- [WORK TO BE COMPLETED] Reproduce the portion of the text on IVF that begins with "4. Money, Money, and" and continues through "on the prize.", word for word.

- [TEXT SHOWN]
····················
There are a lot of resources out there for the technical aspects of IVF, but not so much for the practical or emotional parts. After an attempt at fertility treatment, with another starting soon, I thought it might be helpful to pass on what I’ve learned in my first cycle of IVF:
1. You Will Learn on the Job
You’ll know a lot more about IVF when you’re done with the process. You can read every book ever written on the subject, but the only thing that will really acquaint you with the procedure is going through it. It may not be what you want to hear, but you need to be prepared for the first time to be a “dress rehearsal.” For example: We had no idea I had poor egg health until our first round failed, which led to using an egg donor.
2. Don’t Be Afraid to Get a Second Opinion
Every doctor is going to sound like they know everything about IVF. Listen carefully, ask every question that comes to mind, and if your gut tells you they’re pushing you away from a treatment or tactic you want to use, get a second opinion. There is always time for a second opinion.
3. The P Word
You’re here because you have been trying to have a baby, but can’t do it on your own. You’ve been waiting, you just want some damn kids, and the last thing you want to do is take your time. Unfortunately, being patient is essential during IVF. So, instead of counting how many cycles until you will be pregnant, try using language like “before the end of the year” or “before my next birthday.”
4. Money, Money, and More Money
This is what they’ll be taking from you. If you’re not a millionaire (holler!), it will take some time to wrap your head around spending upwards of $25,000 before you even approach the cost the raising the children. Two things may make this easier for you. First, look into IVF insurance. If your doctor thinks this may take more than one try, buying IVF insurance is most definitely worth it. Second, once the money is spent, get over it. The money is gone, and there is no getting it back. Just keep your eyes on the prize.
····················
- [GIVEN ENTRIES]
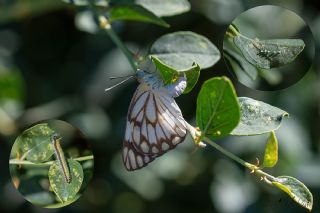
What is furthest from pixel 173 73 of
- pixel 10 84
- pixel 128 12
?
pixel 10 84

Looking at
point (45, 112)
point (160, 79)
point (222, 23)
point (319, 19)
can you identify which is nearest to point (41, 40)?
point (45, 112)

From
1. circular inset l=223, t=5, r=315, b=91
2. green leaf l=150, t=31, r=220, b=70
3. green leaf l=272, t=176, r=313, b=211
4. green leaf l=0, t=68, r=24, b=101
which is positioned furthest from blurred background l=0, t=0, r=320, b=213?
green leaf l=272, t=176, r=313, b=211

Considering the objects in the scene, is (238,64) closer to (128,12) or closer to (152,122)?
(152,122)

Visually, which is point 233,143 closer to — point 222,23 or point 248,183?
point 248,183

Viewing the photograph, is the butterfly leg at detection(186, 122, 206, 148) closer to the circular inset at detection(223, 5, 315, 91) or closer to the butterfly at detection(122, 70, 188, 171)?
the butterfly at detection(122, 70, 188, 171)

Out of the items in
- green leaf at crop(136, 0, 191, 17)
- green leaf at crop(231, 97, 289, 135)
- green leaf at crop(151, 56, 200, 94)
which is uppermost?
green leaf at crop(151, 56, 200, 94)
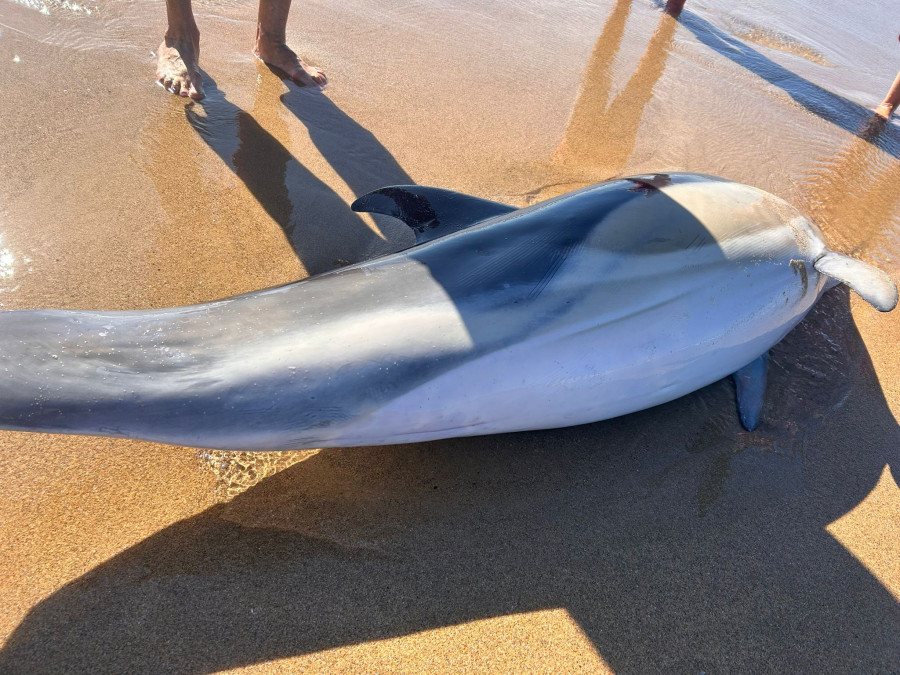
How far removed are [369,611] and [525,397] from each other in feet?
2.79

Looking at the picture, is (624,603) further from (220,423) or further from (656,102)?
(656,102)

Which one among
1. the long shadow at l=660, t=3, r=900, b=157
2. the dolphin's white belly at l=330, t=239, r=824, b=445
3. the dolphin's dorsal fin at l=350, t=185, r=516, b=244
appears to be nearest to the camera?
the dolphin's white belly at l=330, t=239, r=824, b=445

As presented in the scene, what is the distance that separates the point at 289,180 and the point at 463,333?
····················
- [REPLY]
4. Money, Money, and More Money
This is what they’ll be taking from you. If you’re not a millionaire (holler!), it will take some time to wrap your head around spending upwards of $25,000 before you even approach the cost the raising the children. Two things may make this easier for you. First, look into IVF insurance. If your doctor thinks this may take more than one try, buying IVF insurance is most definitely worth it. Second, once the money is spent, get over it. The money is gone, and there is no getting it back. Just keep your eyes on the prize.